-- Start DOCUMENT PASSAGE --

I write a lot of things longhand these days. I've found that, over the past year and a bit, the kind of (games) projects I've been working on have benefited from starting in very rough form for draft content.
Starting on pen and paper gives everything a 'rougher' feel. I often refer to it as 'implicit permission to be shit'. The output doesn't look anything like a finished draft. It has no pretences. You can scribble things out, insert words, draw arrows and lines to reroute meaning.
Technically, you can do most of the same sort of thing on a screen. But I find that, in addition to the implicit sense of 'this should be better because it looks more presentable', typing directly into a word processing program forces my brain to work more linearly. In Notepad++, for instance, I do find it reasonably easy to 'explode' a paragraph, throwing down some disjointed fragments and stitching them together. Which is fine if I have a strong handle on what I'm trying to say and the order in which I want to say it, but that depends on the level of organisational complexity for the writing and the amount of existing work I've done on that when breaking a story.
Also, if you're working on paper, you inevitably have to type it up if it's going to be usable. Which bakes a light-but-mandatory improvement pass into the process. This, like the other factors, are mostly psychological props, but they are important onces.
I've been thinking about this more this week. In theory, it does take a bit longer to get to usable draft content this way, since you're writing it out at least twice to begin with. The gamble is over whether generating raw material more quickly because you're getting out of your own way outstrips that doubling up.

-- End DOCUMENT PASSAGE --

* [PROBLEM DETAILS]: Extend the piece on drafting longhand, picking up after its last sentence. The material that comes next is from a different source.

-- Start AVAILABLE DATA --

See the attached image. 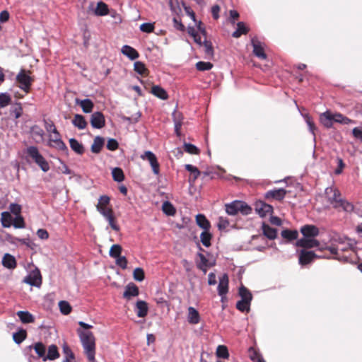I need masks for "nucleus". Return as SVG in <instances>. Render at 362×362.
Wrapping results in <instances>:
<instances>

-- End AVAILABLE DATA --

* [EXERCISE ANSWER]:
Often, for me, it does. But I was curious about when that stopped applying. I can't really imagine writing a whole dang book this way, for instance. Which had me asking: is this a thing that works for me in games and not elsewhere? Or are there other conditions which make this the more or less effective approach.
In my current draft (still games), as I've moved into the middle of the piece, I've experimented with going back to typing-first. And that's actually been okay! I've still needed to work out some pieces on paper (usually the flow of what's happening and in what order -- what information does it need to convey, and how do we progress between the required start state and the necessary end state for onward flow to make sense -- although also filling in details like scene framing can be what's missing), but those parts have been more bare-bones, and I've been able to turn out quick first drafts directly in a text editor (and definitely more quickly than typing it out twice).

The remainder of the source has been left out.